Der Wert eines Arzneimittels wird wesentlich durch seine erwünschten und unerwünschten Wirkungen bestimmt. Ein kaum beachtetes Risiko ergibt sich aber auch aus der Art seiner Anwendung. In dieser Hinsicht gelten insbesondere Intensivstationen aufgrund der Komplexität der Krankheiten, Therapien und Arbeitsprozesse als fehleranfällig. So hatte eine 2006 publizierte multinationale Untersuchung an 205 Intensivstationen ergeben, dass von 38,8 unerwarteten und die Sicherheit bedrohenden Ereignissen (pro 100 Patiententage) insgesamt 10,5 auf fehlerhafte Verschreibung und Verabreichung von Arzneimitteln zurückzuführen waren (1). Die übrigen verteilten sich auf Gefäßzugänge, Beatmung, Apparate und Alarmmanagement. Von derselben Forschergruppe aus der Universitätsklinik Wien ist nun im BMJ eine Nachfolgestudie erschienen, die sich speziell mit der parenteralen Applikation intensivmedizinischer Arzneimittel befasst (2).
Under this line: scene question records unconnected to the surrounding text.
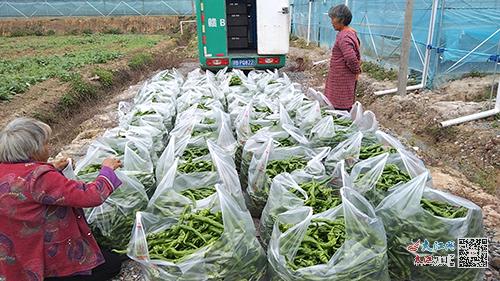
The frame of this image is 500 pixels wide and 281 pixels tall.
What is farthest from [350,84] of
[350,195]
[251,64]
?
[251,64]

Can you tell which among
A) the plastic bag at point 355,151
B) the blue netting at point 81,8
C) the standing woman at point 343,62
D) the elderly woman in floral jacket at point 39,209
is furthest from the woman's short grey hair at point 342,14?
the blue netting at point 81,8

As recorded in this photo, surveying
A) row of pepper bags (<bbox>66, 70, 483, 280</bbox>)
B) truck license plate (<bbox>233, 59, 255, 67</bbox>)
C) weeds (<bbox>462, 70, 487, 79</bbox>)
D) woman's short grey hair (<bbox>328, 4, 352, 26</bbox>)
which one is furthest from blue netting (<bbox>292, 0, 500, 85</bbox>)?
row of pepper bags (<bbox>66, 70, 483, 280</bbox>)

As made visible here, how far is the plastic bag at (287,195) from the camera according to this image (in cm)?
265

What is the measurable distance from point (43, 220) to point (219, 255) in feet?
3.65

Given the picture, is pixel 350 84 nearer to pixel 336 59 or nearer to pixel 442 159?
pixel 336 59

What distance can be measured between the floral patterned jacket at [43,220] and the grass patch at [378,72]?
836 cm

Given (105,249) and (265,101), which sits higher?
(265,101)

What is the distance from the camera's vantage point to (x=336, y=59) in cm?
486

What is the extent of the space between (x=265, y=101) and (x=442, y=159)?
257 centimetres

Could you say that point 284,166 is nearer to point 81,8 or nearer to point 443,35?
point 443,35

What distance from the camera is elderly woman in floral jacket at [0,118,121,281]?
2.21 metres

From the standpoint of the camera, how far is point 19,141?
2.20 metres

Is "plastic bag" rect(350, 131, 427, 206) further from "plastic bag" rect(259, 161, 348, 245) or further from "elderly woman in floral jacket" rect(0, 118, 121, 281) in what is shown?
"elderly woman in floral jacket" rect(0, 118, 121, 281)

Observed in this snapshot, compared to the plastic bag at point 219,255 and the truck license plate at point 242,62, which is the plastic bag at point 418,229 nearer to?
the plastic bag at point 219,255
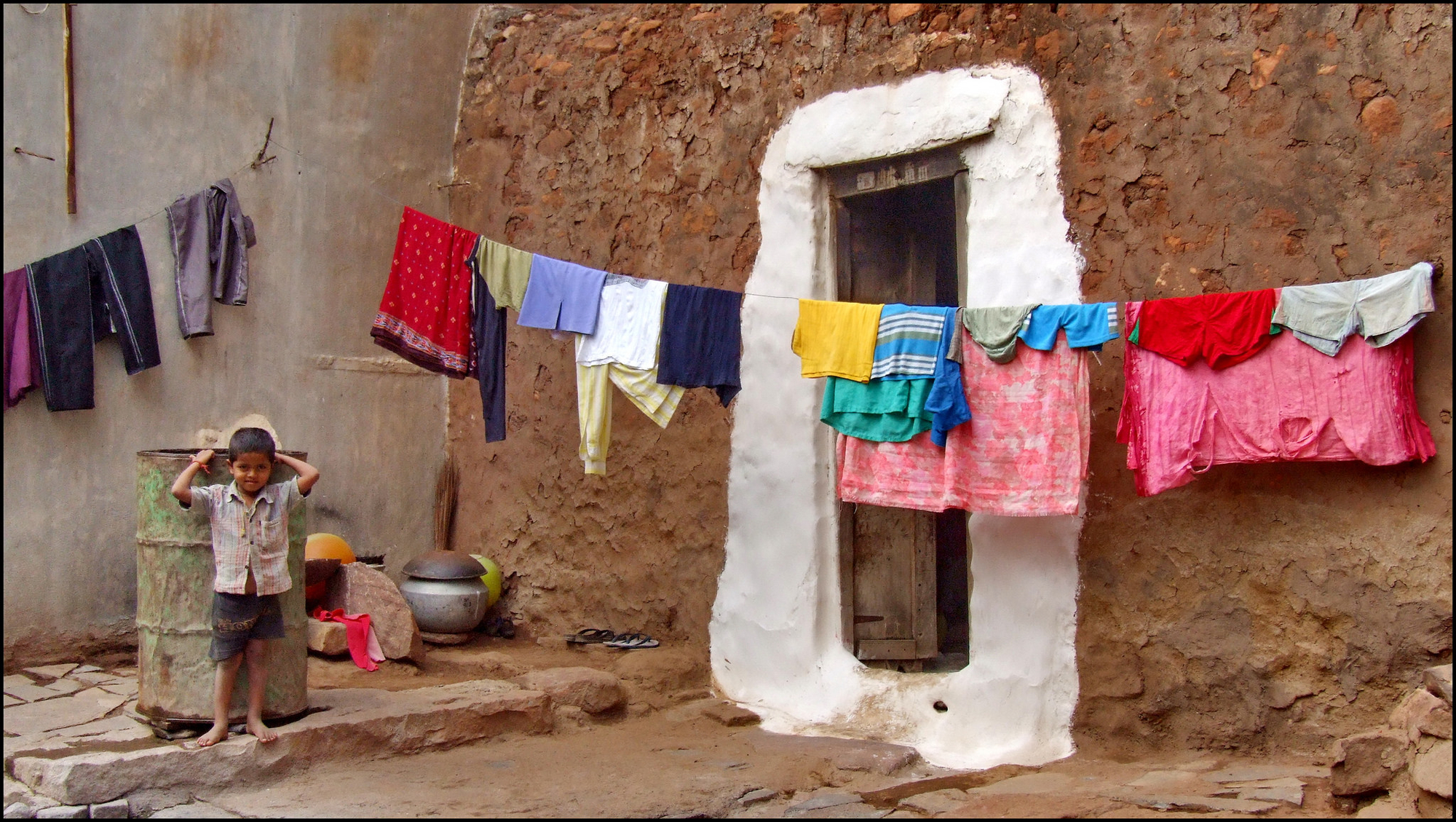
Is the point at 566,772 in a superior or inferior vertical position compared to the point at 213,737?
inferior

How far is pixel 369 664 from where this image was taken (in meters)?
5.66

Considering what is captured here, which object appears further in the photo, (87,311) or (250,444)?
(87,311)

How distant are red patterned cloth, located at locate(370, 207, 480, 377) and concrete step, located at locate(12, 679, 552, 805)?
146 cm

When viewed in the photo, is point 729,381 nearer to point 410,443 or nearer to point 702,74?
point 702,74

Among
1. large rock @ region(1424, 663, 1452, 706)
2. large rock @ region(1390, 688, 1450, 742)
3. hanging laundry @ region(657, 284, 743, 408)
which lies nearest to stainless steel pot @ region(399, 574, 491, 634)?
hanging laundry @ region(657, 284, 743, 408)

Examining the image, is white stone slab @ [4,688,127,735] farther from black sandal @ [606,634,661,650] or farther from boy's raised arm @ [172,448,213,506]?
black sandal @ [606,634,661,650]

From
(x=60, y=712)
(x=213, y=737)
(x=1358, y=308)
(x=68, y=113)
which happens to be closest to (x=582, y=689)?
(x=213, y=737)

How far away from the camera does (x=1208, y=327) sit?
13.7 ft

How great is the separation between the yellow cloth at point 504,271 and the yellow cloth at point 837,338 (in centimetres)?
125

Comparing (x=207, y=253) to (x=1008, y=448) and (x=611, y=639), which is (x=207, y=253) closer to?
(x=611, y=639)

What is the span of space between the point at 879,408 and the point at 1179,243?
136cm

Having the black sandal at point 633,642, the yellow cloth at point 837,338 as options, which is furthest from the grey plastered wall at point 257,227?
the yellow cloth at point 837,338

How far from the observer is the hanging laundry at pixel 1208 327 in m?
4.07

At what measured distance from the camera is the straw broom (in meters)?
7.27
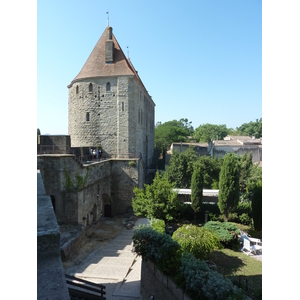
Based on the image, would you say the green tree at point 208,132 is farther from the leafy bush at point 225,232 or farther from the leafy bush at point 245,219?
the leafy bush at point 225,232

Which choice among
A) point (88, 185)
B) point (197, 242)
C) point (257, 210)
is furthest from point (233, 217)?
point (88, 185)

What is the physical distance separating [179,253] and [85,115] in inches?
700

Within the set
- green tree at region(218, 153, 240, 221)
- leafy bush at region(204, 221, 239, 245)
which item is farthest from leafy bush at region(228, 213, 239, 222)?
Result: leafy bush at region(204, 221, 239, 245)

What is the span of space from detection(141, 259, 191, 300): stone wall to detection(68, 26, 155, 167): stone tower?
14072 millimetres

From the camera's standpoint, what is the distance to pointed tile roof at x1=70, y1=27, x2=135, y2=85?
21.1 metres

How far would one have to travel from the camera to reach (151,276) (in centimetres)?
693

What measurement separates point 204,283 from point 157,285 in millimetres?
2015

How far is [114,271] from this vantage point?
883cm

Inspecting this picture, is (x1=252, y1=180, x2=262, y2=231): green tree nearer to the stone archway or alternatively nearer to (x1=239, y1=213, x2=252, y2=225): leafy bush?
(x1=239, y1=213, x2=252, y2=225): leafy bush

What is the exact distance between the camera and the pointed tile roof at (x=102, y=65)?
830 inches

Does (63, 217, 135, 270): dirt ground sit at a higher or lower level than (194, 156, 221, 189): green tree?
lower

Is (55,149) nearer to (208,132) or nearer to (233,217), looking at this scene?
(233,217)
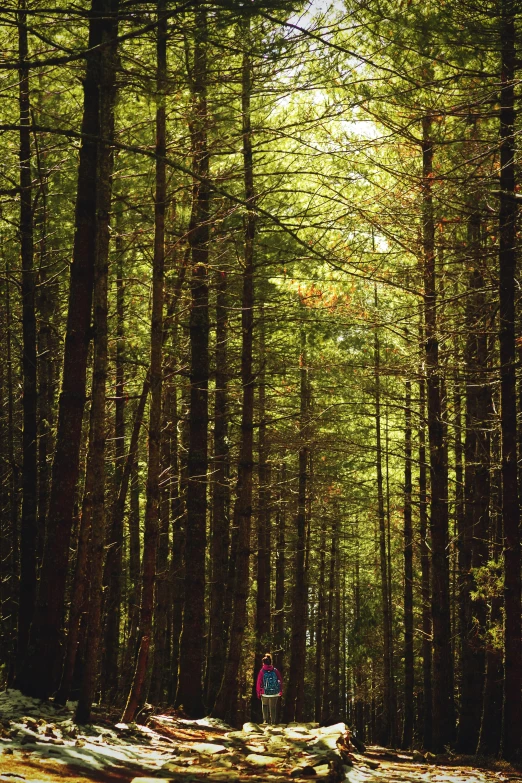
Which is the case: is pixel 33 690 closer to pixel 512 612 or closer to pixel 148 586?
pixel 148 586

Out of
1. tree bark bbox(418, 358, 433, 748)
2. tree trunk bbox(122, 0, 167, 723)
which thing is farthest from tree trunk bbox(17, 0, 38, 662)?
tree bark bbox(418, 358, 433, 748)

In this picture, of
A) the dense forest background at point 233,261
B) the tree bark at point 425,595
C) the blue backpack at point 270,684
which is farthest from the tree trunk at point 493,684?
the tree bark at point 425,595

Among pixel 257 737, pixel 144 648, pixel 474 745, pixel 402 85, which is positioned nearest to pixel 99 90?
pixel 402 85

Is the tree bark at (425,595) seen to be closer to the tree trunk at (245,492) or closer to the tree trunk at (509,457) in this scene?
the tree trunk at (245,492)

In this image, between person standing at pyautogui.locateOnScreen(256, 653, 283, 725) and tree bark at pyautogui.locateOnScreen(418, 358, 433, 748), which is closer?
person standing at pyautogui.locateOnScreen(256, 653, 283, 725)

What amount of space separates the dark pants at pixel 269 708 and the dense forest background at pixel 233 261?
710mm

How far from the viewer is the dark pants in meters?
13.4

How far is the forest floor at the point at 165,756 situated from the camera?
6.15 meters

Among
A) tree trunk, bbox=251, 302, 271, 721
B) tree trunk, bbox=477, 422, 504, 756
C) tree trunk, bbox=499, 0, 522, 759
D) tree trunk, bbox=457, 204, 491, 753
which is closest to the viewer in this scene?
tree trunk, bbox=499, 0, 522, 759

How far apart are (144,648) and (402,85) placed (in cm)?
845

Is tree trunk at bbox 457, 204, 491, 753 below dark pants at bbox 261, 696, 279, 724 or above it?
above

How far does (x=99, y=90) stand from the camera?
9109 mm

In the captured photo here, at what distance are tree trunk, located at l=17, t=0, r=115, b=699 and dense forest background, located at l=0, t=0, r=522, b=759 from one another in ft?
0.10

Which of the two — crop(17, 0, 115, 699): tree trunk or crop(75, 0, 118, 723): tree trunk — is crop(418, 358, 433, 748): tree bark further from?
crop(75, 0, 118, 723): tree trunk
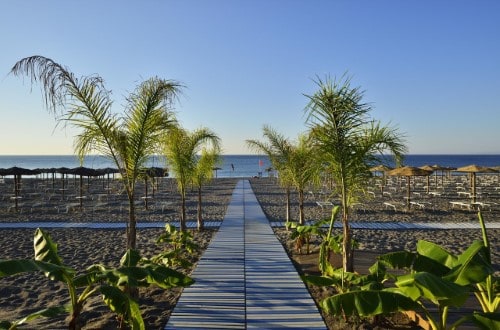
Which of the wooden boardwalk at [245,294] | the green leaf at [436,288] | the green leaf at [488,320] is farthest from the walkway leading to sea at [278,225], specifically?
the green leaf at [436,288]

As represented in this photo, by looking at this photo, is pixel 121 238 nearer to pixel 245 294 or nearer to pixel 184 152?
pixel 184 152

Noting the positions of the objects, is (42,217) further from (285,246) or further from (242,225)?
(285,246)

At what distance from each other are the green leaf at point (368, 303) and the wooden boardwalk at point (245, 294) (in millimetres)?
1586

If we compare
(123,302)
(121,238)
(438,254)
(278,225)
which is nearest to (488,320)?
A: (438,254)

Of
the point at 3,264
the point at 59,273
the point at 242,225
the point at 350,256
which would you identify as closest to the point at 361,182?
the point at 350,256

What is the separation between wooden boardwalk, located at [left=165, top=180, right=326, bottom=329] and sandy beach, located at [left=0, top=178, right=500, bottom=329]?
1.23 feet

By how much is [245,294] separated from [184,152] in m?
5.83

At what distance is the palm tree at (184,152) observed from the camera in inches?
409

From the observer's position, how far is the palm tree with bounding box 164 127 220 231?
34.1ft

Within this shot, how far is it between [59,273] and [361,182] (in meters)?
4.75

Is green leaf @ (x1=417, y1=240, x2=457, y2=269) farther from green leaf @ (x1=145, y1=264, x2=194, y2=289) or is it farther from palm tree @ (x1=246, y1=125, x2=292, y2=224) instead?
palm tree @ (x1=246, y1=125, x2=292, y2=224)

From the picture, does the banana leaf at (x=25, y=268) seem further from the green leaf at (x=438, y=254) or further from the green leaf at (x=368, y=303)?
the green leaf at (x=438, y=254)

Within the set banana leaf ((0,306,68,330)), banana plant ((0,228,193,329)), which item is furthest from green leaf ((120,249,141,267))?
banana leaf ((0,306,68,330))

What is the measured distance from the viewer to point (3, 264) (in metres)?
3.45
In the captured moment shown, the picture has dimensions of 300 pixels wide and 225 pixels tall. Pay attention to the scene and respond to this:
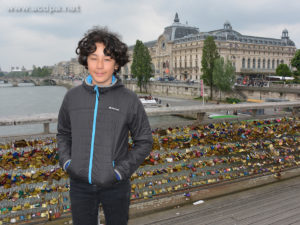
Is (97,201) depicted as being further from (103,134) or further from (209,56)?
(209,56)

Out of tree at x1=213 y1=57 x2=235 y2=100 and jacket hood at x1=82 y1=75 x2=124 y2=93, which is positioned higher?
tree at x1=213 y1=57 x2=235 y2=100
In 27 europäischen Ländern wurden an 113 Intensivstationen (darunter Italien: 20; Österreich: 17; Großbritannien: 17; Deutschland: 9) an einem Stichtag im Januar 2007 prospektiv alle Medikationsfehler registriert. Das Pflegepersonal und die Ärzte mussten diese mittels anonymisierter, strukturierter Bedside-Fragebögen selbst erfassen. Die Fehler wurden kategorisiert nach Fehlerart (falsche Dosis, falsches Arzneimittel, falsche Applikationsart, falscher Zeitpunkt, Applikation versäumt), nach Applikationsart (i.v.-Bolus, i.v.-Perfusor, s.c.) und nach Arzneimittelklasse (sedierende Analgetika, Vasopressoren, Antibiotika, gerinnungsrelevante Medikamente, Elektrolyte, Insulin und andere). Zudem wurden Belegungsgrad, Häufigkeit des Patientenwechsels, Patient-Pflegeperson-Ratio, Patient-Arzt-Ratio, Schwere der Erkrankungen und die Arbeitsbelastung des Pflegepersonals am Stichtag dokumentiert.

Innerhalb des 24-stündigen Beobachtungszeitraums wurden bei 441 der insgesamt 1 382 Patienten 861 Fehler beobachtet (74,5 Fehler pro 100 Patiententage). 191 Patienten (14%) waren von mehr als einem Fehler betroffen, 250 (19%) von einem Fehler. Nur bei 67% wurde kein Fehler registriert. 71% der Fehler hatten keinen Einfluss auf den Zustand des Patienten, aber 12 Patienten (0,9%) erlitten einen bleibenden Schaden oder starben im Zusammenhang mit Fehlern bei der Arzneimittelgabe. Bei acht dieser Fälle waren Auszubildende involviert. Die häufigsten Fehler waren: falscher Zeitpunkt (386), versäumte Applikation (259), falsche Dosis (118), falsches Arzneimittel (61) und falsche Applikationsart (37). Arbeitsbelastung, Stress und Ermüdung wurden vom Pflegepersonal als Einflussfaktoren bei 32% aller Fehler genannt. Andere waren: kürzlich erfolgte Änderung des Arzneimittelnamens (18%), schriftliche (14%) und mündliche (10%) Kommunikationsfehler sowie das Abweichen von Standardprotokollen (9%). Die am häufigsten betroffenen Arzneimittelklassen waren sedierende Analgetika und Antibiotika.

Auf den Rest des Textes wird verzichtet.